══ Data to process ══

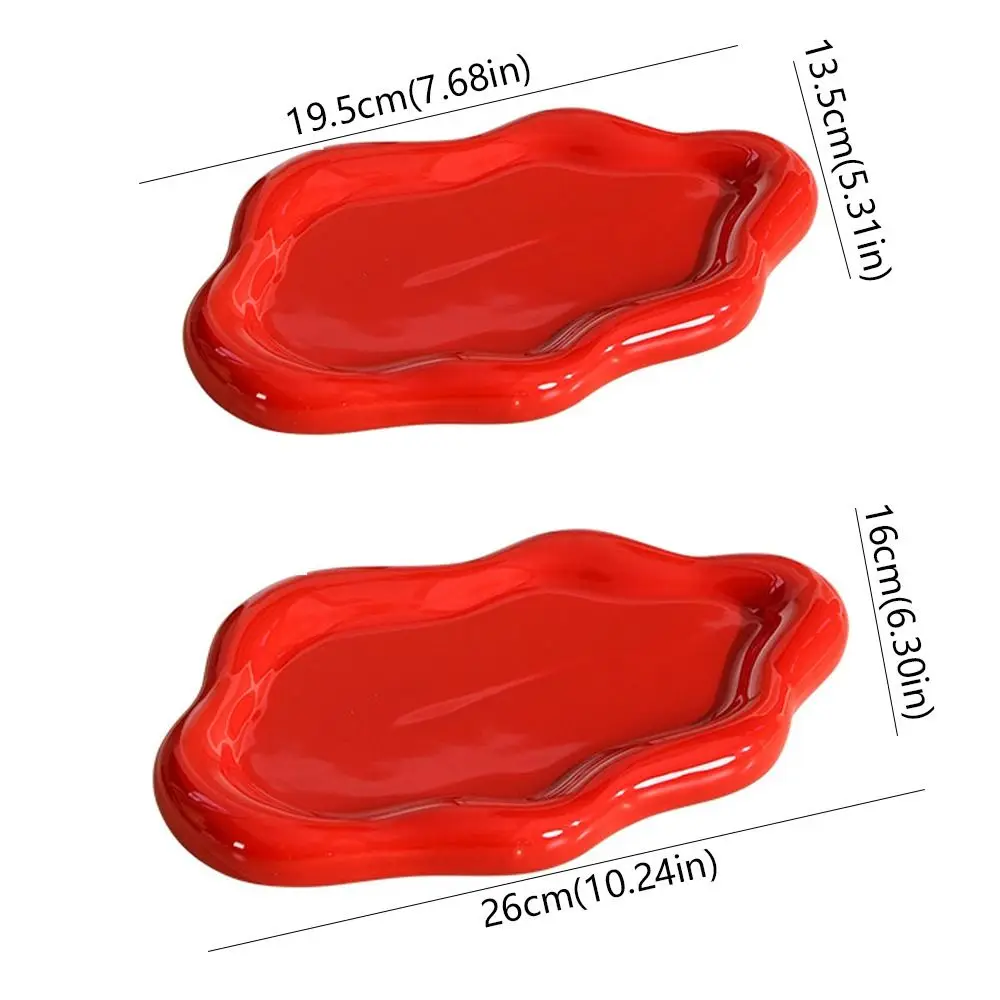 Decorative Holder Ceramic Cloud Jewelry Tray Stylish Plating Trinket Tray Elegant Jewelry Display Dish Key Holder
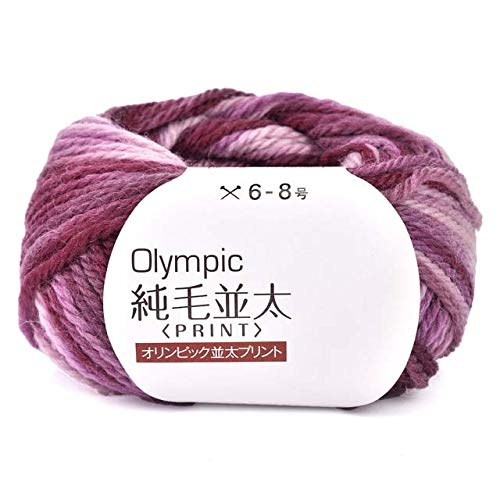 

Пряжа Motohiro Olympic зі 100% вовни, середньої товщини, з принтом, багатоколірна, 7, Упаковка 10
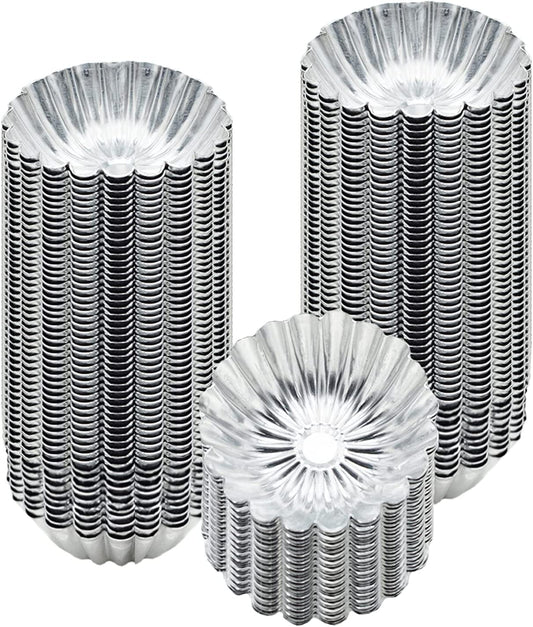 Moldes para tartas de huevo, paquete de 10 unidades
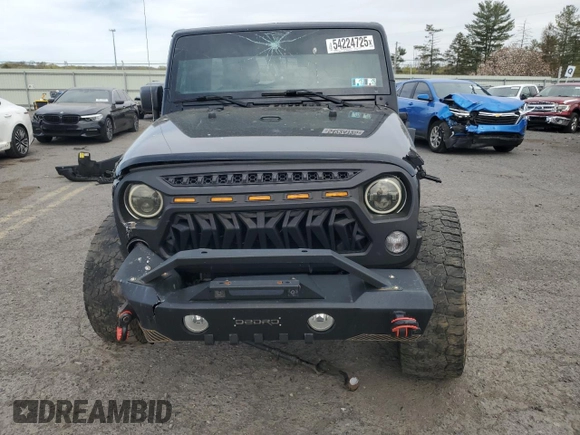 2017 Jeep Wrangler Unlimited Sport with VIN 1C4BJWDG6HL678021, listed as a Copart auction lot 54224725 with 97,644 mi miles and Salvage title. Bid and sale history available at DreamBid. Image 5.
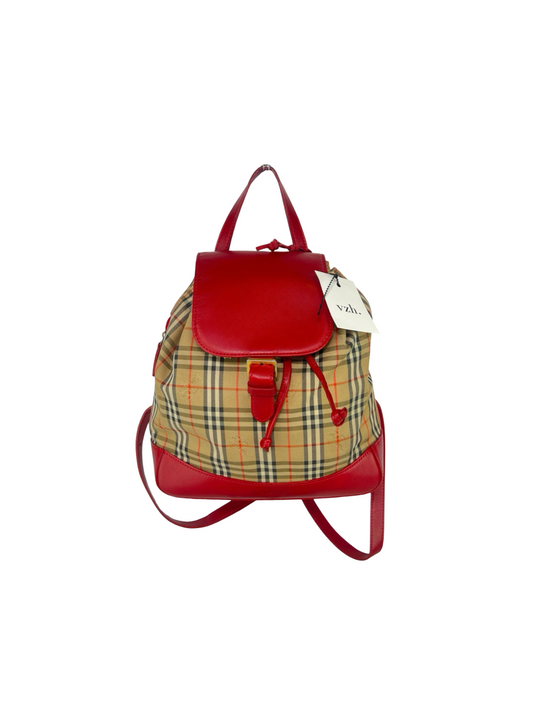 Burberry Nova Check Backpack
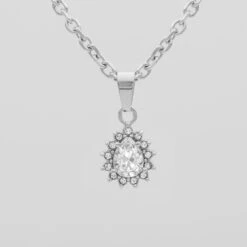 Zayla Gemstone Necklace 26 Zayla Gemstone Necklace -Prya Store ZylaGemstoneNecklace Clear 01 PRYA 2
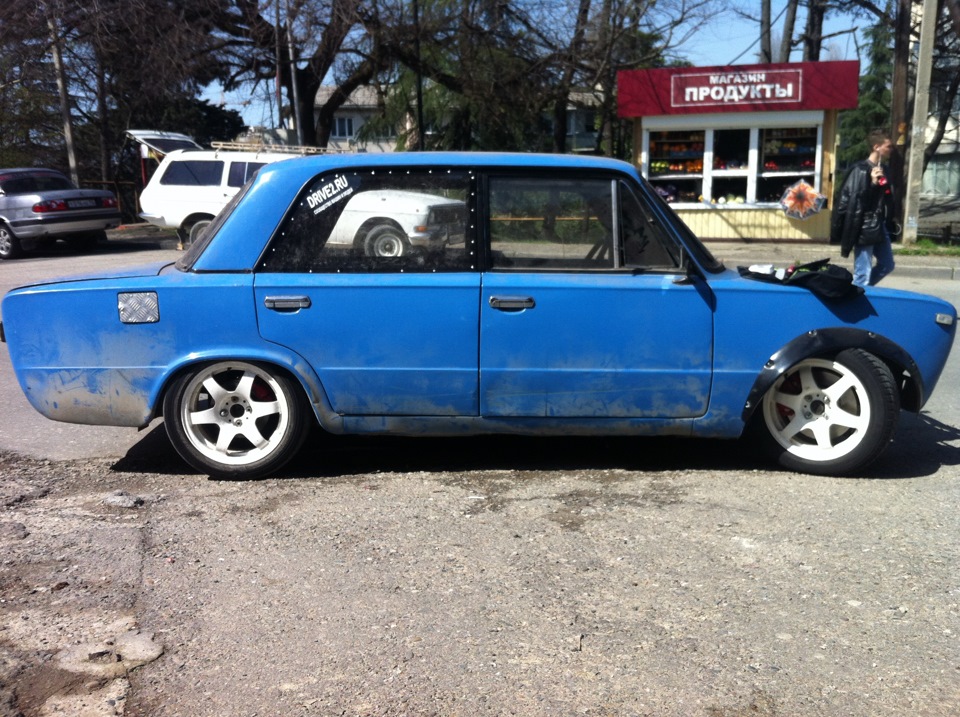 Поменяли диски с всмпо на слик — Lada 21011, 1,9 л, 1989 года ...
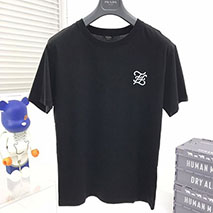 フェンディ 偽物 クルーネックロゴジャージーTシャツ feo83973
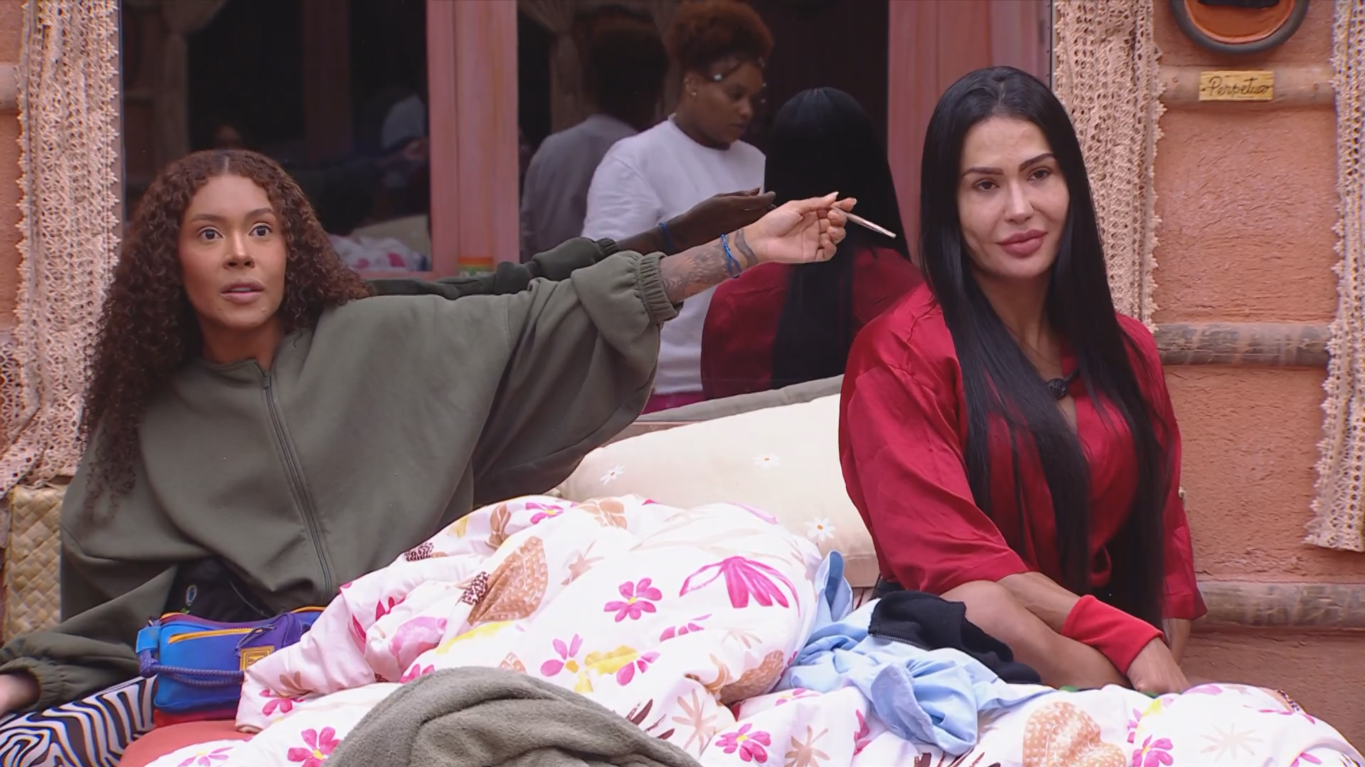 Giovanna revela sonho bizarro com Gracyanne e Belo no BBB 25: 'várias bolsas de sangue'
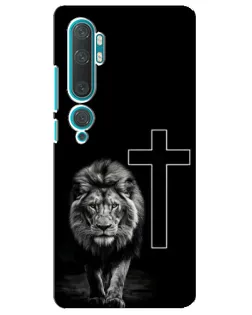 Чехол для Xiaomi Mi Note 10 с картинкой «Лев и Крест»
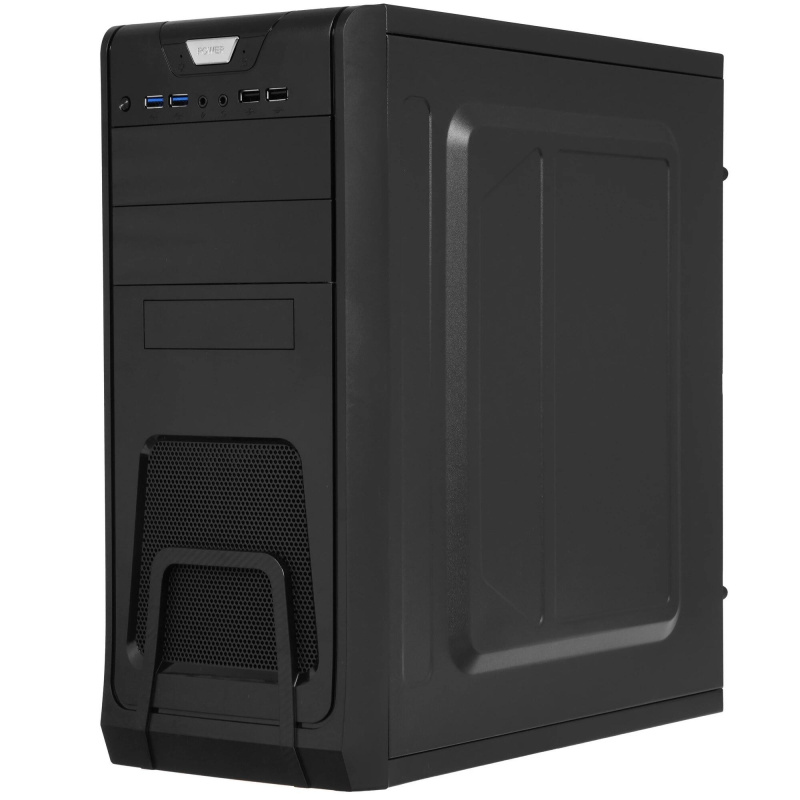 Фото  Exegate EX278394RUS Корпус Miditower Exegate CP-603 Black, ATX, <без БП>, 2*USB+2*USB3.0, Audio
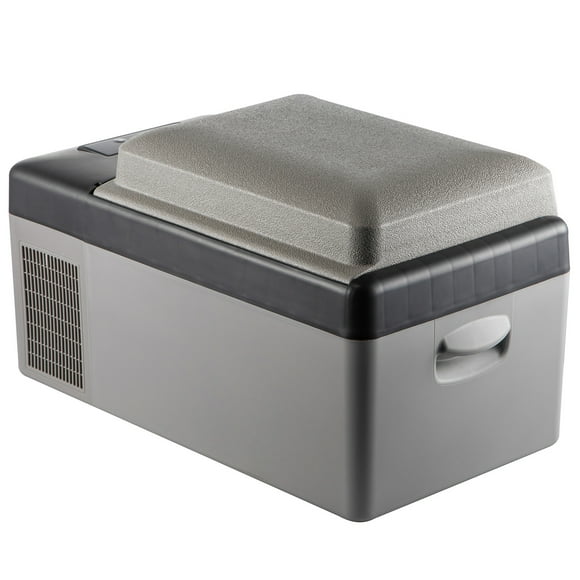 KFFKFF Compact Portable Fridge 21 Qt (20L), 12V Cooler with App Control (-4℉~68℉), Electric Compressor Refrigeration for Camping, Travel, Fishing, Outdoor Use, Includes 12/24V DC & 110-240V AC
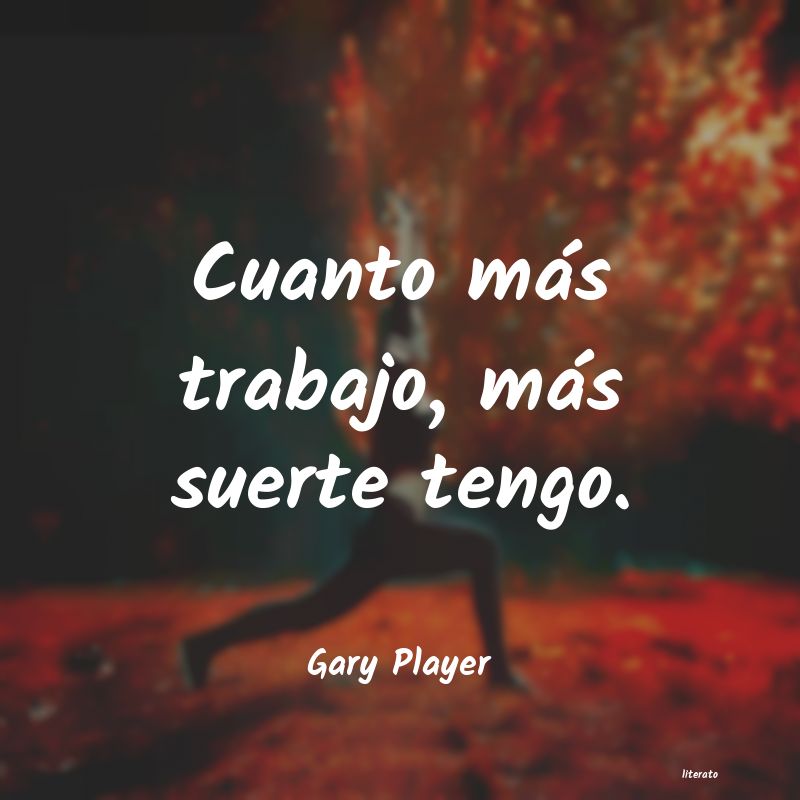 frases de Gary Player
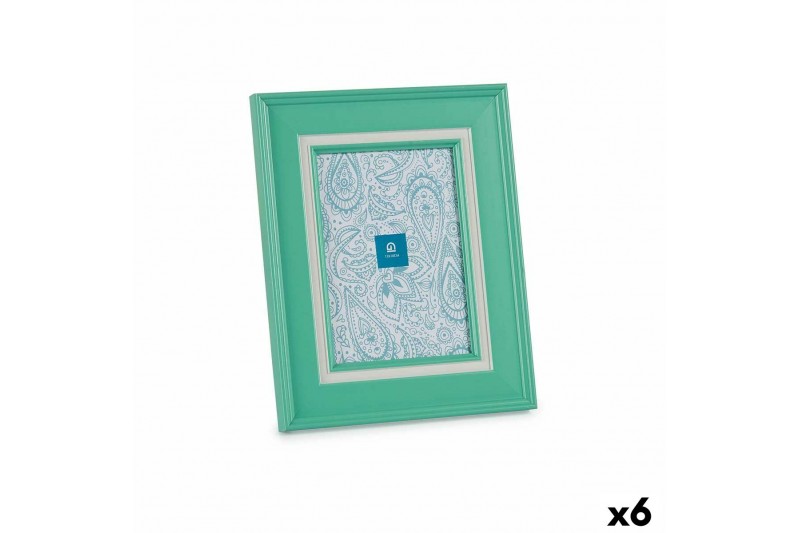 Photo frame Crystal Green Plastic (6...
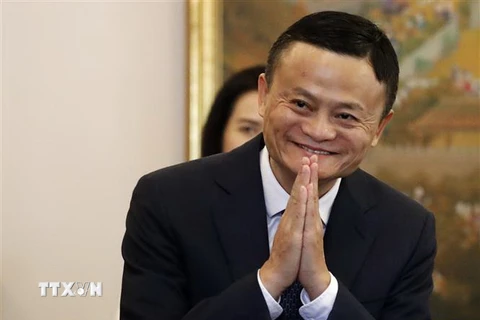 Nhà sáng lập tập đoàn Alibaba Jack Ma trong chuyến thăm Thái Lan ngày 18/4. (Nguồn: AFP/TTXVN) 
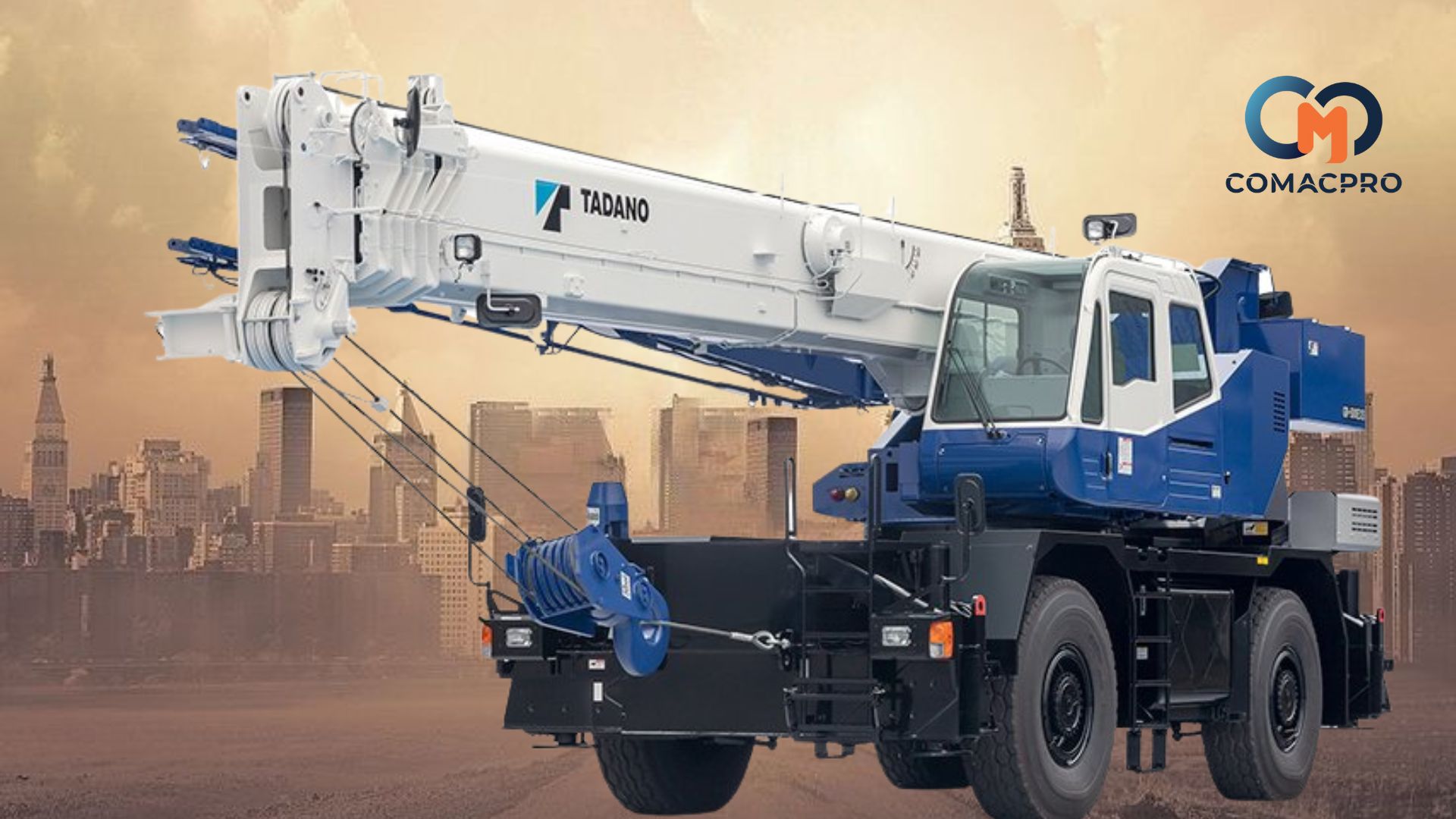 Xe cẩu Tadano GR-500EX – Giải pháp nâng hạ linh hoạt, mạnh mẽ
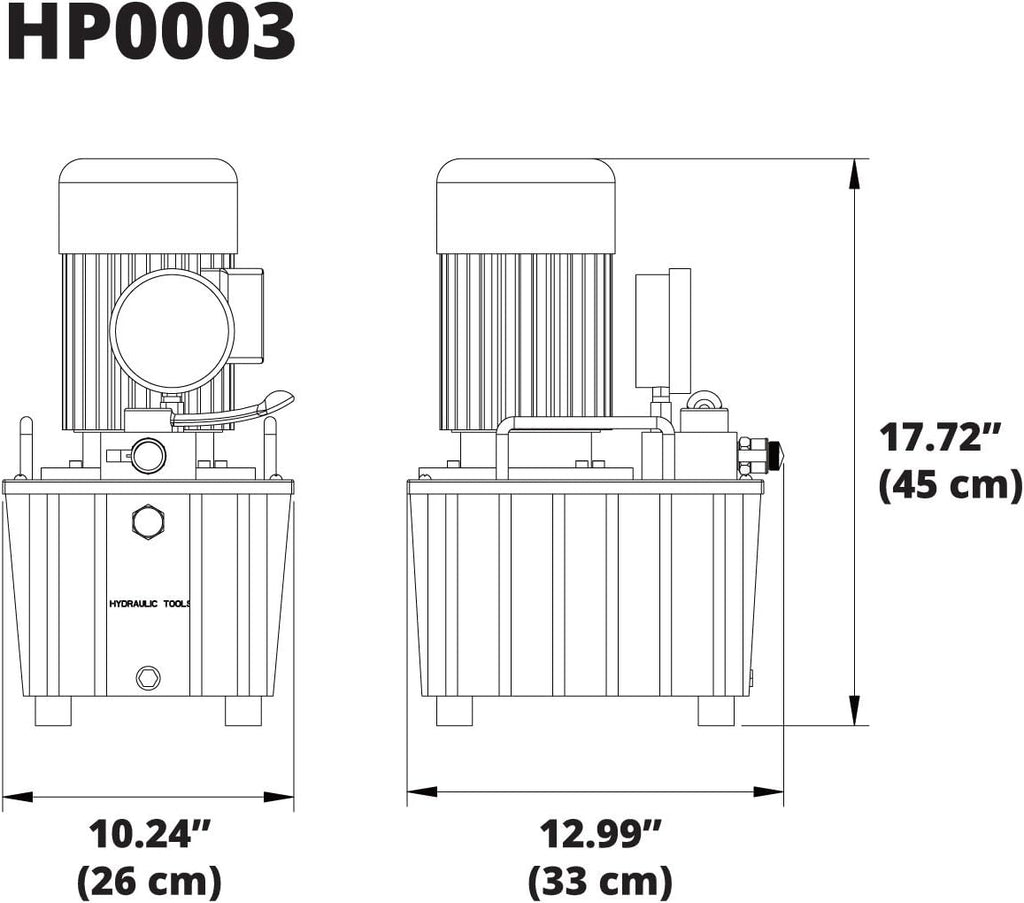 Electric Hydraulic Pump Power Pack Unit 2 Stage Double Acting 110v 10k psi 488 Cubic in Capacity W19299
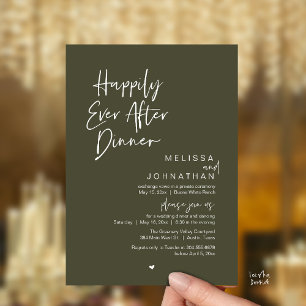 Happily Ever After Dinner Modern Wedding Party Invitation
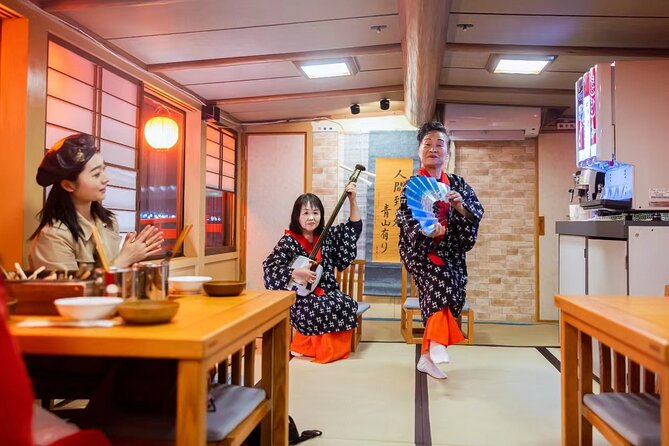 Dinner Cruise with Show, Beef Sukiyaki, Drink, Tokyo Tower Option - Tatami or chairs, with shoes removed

═══

Work task>
Reproduce the lines running from the one containing "Пряжа Motohiro Olympic" through the one containing "Moldes para tartas", inclusive, and omit the pictures from your answer.

Task response>
Пряжа Motohiro Olympic зі 100% вовни, середньої товщини, з принтом, багатоколірна, 7, Упаковка 10
 Moldes para tartas de huevo, paquete de 10 unidades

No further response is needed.